--- Begin Passage ---

The cardinal of culture

A senior Vatican official's decidedly unconservative approach to art.

Catholicism, like all religions, inspires certain stereotypes. In this case, it’s fair to say that “progressively modern” isn’t one of them. But could this be about to change?

Consider the unlikely Cardinal Gianfranco Ravasi. A senior Vatican official who is so popular there is currently a two-year waiting list to get him confirmed at a conference. He, amongst other things, criticises priests for their "boring" and "irrelevant" sermons. He encourages them to use Twitter.  He quotes Nietzsche. He advocates Darwinian theory. He likes cutting-edge contemporary art. He blogs, jokes and – incidentally – is one of the most likely contenders to become the next Pope. Could this perhaps be the most interesting man in the Catholic church?

Cardinal Ravasi, a former professor and archaeological scholar, has been ordained for 46 years and was, in 2007, appointed as President of the Pontifical Council for Culture. In this role, he is effectively the director of the church’s policy on art. One of the most interesting aspects of this the undeniably intriguing clergyman is his genuine eagerness for the church to re-engage with contemporary art in a meaningful way.

The director of the Venice Bienale, Paolo Barrata, announced recently that the Vatican will be participating at the next event, in 2013, with its own pavilion. In terms of signalling a new direction in Catholic cultural policy, this is a bold move; after all, when the Biennale was inaugurated, the church dismissed it as a "debacle". The pavilion will put a papal presence at the centre of the most controversial and prestigious art event in the world, an art event which makes aesthetic contemplation of, amongst other things; prostitution, violence, bodily fluids and painted pigeons.

"We are trying to get a dialogue up and running between the church and contemporary art – particularly artists at the highest level,” explained Ravasi. “We are looking for world-famous people. Venice is a showcase for all the big countries in the world and the Holy See would like to be there too. We're trying to get the best of international artists on our side who can create new works with a religious or spiritual subject."

--- End Passage ---
--- Begin Data rows ---

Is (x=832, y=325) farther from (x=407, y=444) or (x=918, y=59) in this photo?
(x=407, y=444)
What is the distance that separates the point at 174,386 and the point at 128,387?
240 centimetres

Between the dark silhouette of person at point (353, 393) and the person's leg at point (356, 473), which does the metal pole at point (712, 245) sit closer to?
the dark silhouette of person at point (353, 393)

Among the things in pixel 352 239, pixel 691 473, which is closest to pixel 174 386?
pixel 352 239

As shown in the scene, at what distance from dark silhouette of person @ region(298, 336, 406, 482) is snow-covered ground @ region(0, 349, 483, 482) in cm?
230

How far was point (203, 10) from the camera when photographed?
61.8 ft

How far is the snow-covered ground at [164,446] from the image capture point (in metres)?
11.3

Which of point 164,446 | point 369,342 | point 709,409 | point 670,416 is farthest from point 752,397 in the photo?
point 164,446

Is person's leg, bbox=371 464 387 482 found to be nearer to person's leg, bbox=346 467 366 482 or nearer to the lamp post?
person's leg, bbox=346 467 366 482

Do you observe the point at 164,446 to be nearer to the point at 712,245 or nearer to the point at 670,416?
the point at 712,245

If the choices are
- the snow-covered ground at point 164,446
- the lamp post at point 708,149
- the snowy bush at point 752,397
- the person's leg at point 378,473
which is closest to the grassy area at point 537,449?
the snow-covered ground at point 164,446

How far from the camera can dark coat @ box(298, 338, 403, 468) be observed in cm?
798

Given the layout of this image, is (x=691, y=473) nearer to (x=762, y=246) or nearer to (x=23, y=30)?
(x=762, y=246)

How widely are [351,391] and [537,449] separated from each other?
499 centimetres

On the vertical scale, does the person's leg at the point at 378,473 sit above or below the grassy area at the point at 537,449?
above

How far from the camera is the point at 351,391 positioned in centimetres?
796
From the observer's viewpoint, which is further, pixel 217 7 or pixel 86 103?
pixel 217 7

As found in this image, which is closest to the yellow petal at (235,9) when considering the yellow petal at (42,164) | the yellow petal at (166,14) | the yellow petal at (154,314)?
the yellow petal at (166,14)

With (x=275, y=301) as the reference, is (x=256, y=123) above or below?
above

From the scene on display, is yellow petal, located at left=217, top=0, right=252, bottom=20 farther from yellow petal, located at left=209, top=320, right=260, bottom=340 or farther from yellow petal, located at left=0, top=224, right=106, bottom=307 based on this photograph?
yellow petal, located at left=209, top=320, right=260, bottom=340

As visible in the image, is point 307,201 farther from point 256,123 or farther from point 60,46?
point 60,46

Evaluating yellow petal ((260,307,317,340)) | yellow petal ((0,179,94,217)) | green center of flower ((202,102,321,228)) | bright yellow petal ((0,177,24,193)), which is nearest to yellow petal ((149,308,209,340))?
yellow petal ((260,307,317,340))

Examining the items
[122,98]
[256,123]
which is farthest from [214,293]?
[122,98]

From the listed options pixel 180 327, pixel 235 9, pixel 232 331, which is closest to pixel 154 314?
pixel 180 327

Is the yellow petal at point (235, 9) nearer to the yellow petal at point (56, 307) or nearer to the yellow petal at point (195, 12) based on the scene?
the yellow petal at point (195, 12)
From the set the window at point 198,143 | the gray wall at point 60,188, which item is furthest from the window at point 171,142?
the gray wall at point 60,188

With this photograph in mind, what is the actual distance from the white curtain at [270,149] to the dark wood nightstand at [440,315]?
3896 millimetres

--- End Data rows ---

* **Task 1**
In the article on Cardinal Ravasi, what post was he appointed to in 2007?
* **Task 2**
Please rewrite the stretch of the article on Cardinal Ravasi from "Catholicism, like all" through "the Catholic church?", putting "social media" in place of "Twitter".
* **Task 3**
Carry the article on Cardinal Ravasi forward from its final paragraph.

* **Task output 1**
President of the Pontifical Council for Culture.

* **Task output 2**
Catholicism, like all religions, inspires certain stereotypes. In this case, it’s fair to say that “progressively modern” isn’t one of them. But could this be about to change?

Consider the unlikely Cardinal Gianfranco Ravasi. A senior Vatican official who is so popular there is currently a two-year waiting list to get him confirmed at a conference. He, amongst other things, criticises priests for their "boring" and "irrelevant" sermons. He encourages them to use social media.  He quotes Nietzsche. He advocates Darwinian theory. He likes cutting-edge contemporary art. He blogs, jokes and – incidentally – is one of the most likely contenders to become the next Pope. Could this perhaps be the most interesting man in the Catholic church?

* **Task output 3**
Some may dismiss these statements as the buzzwords of a PR man, but the decision to exhibit at Venice should prove them wrong. The work on show here is far from populist, and Ravasi’s approach to it proves that he understands his task and is taking it seriously. His choice of words is significant – he wants to initiate a "dialogue". Not didactics and disapproval, not preaching and polemics – but a reciprocal conversation based on mutual respect.

The only surprising thing about the above statement should be the surprise with which it has been received. The history of western art is after all, intractably intertwined with the history of Christianity. For 1,500 years, the church was the axis around which all art production revolved. No institution has ever come close to having such influence or producing such iconic works, and there is therefore a certain logic in the desire that some lost ground should be regained.

Ravasi, it seems, is taking earnest steps in this direction. It was his idea, back in 2009 to invite five hundred of the world’s most prominent artists, writers and architects, irrespective of religious background, for a meeting with the Pope. Anish Kapoor and Zaha Hadid were amongst the hundreds that attended.

So far, so admirable – but the world, of course, has changed. Is it really feasible to believe the church can have its voice heard – let alone be taken seriously – in the hyper-sceptical and resoundingly unorthodox world of contemporary art?

Religious themes are still strongly present in the work of the art world’s major-players, albeit with a notable lack of spiritual sincerity. Crucifixes have appeared mixed with human excrement in the works of Andres Serrano and Chris Ofili, sexed-up in the semi-erotic drawings of Tracey Emin and adorned with graffiti and plastic shopping bags in Banksy’s work.

The dialogue, as it currently exists, between the church and contemporary art is fraught. Accusations of blasphemy (the Vatican requested the removal of statue of a crucified frog from an Italian museum in 2008), violent protests (the notorious case of Serrano’s Piss Christ destroyed by Chrisitan fundamentalists) and the constant disputing of dogma are what currently characterise the presence of Christianity in major world art fairs and galleries.

Yet the truth is that, historically, many of the greatest works of art would not have been created without artists grappling with questions of faith. As a sixth of the world is currently Catholic, there is a huge audience that could benefit from Cardinal Ravasi’s cultural ambitions. Of course, whether any of these progressive aims and ambitions can be achieved will depend on the quality of what the Vatican ends up showing at the Biennale.

After decades of media speculation on the church losing cultural relevance, can one cardinal make a difference? His task amounts to reinstating icons into an iconoclastic world. Is it possible? Perhaps, with a leap of faith.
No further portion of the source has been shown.